> _Excerpted text_:
What defines a Christmas movie? Unfortunately, it's usually sickeningly maudlin, saccharine displays of family and holiday cheer, often times riffing on the same old themes of A Christmas Carol and It's a Wonderful Life. That may be why so many people are more than happy to include Die Hard alongside Miracle on 34th Street for their holiday viewing.
Despite what some may think, Die Hard, with all its violent themes and satire of '80s movies cliches, is also at heart a movie about a man who just wants to get together with his family (perhaps for the last time) on Christmas. It has some dark themes, but so do current modern standards like A Christmas Story and National Lampoon's Christmas Vacation. The best scenes out of both recall not just the happiness of the season (which is largely marketing anyway), but the real stress that families are under, both emotionally and financially, to make this a good time of year for the children.
Gremlins takes many of those dark undertones of the jolly holiday and emphasizes the fact that not everyone is happy to see this time of year arrive. Particularly in a year like 1984, when this was made, when the United States was finally starting to see a bit of an economic upturn, but many were still suffering from the previous two years, which at the time had probably been the worst since the Great Depression. It wasn't just jobs being lost; entire industries went under, taking with them entire small towns and, in some cases, states that depended on those industries. Almost four decades later a good portion of our nation is still suffering from the events that took place in a relatively short span of time.

> _Extracted data_:
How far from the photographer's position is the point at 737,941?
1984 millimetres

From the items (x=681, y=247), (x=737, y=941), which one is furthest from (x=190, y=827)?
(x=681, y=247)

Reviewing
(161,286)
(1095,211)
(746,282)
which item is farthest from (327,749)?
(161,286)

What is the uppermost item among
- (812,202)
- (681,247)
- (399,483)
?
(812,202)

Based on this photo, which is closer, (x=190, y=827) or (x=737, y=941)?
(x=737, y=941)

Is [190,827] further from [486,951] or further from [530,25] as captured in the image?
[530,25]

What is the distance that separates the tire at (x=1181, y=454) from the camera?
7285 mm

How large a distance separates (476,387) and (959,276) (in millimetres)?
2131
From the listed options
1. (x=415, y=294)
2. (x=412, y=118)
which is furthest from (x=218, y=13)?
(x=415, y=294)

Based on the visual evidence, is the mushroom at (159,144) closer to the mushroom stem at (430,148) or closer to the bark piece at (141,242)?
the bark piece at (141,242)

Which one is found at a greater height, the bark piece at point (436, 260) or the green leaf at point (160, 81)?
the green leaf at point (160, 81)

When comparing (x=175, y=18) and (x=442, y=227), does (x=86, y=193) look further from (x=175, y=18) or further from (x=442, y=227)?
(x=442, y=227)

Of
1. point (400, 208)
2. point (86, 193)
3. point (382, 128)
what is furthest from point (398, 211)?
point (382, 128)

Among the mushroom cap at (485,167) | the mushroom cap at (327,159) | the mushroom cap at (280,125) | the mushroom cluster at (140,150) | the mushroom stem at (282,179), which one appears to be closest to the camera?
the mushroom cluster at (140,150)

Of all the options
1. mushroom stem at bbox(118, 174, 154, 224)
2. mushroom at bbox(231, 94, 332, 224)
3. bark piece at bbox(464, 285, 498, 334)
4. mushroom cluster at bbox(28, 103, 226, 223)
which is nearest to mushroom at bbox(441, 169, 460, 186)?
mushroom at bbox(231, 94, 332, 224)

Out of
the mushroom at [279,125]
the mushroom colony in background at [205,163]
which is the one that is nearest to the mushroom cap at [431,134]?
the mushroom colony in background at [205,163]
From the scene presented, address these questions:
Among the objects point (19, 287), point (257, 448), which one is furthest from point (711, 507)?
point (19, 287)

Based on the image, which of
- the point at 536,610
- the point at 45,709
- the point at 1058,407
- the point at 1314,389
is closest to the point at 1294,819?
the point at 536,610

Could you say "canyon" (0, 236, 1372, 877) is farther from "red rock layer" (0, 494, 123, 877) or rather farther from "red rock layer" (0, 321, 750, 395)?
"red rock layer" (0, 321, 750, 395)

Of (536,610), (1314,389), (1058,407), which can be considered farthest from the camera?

> _Your tasks_:
1. Say whether each statement agrees with the Christmas movie piece, answering yes or no and quoting the deciding words: (a) Gremlins was made in 1984. (b) Die Hard is described as having no dark themes. (c) The happiness of the season is called largely marketing.
2. Please output the part of the Christmas movie piece that opens with the words containing "Gremlins takes many" and closes with "span of time.".
The lines have no connection to the Christmas movie piece.

> _Results for the exercise_:
1.
(a) Yes: "Particularly in a year like 1984, when this was made"
(b) No: "It has some dark themes"
(c) Yes: "which is largely marketing anyway"

2.
Gremlins takes many of those dark undertones of the jolly holiday and emphasizes the fact that not everyone is happy to see this time of year arrive. Particularly in a year like 1984, when this was made, when the United States was finally starting to see a bit of an economic upturn, but many were still suffering from the previous two years, which at the time had probably been the worst since the Great Depression. It wasn't just jobs being lost; entire industries went under, taking with them entire small towns and, in some cases, states that depended on those industries. Almost four decades later a good portion of our nation is still suffering from the events that took place in a relatively short span of time.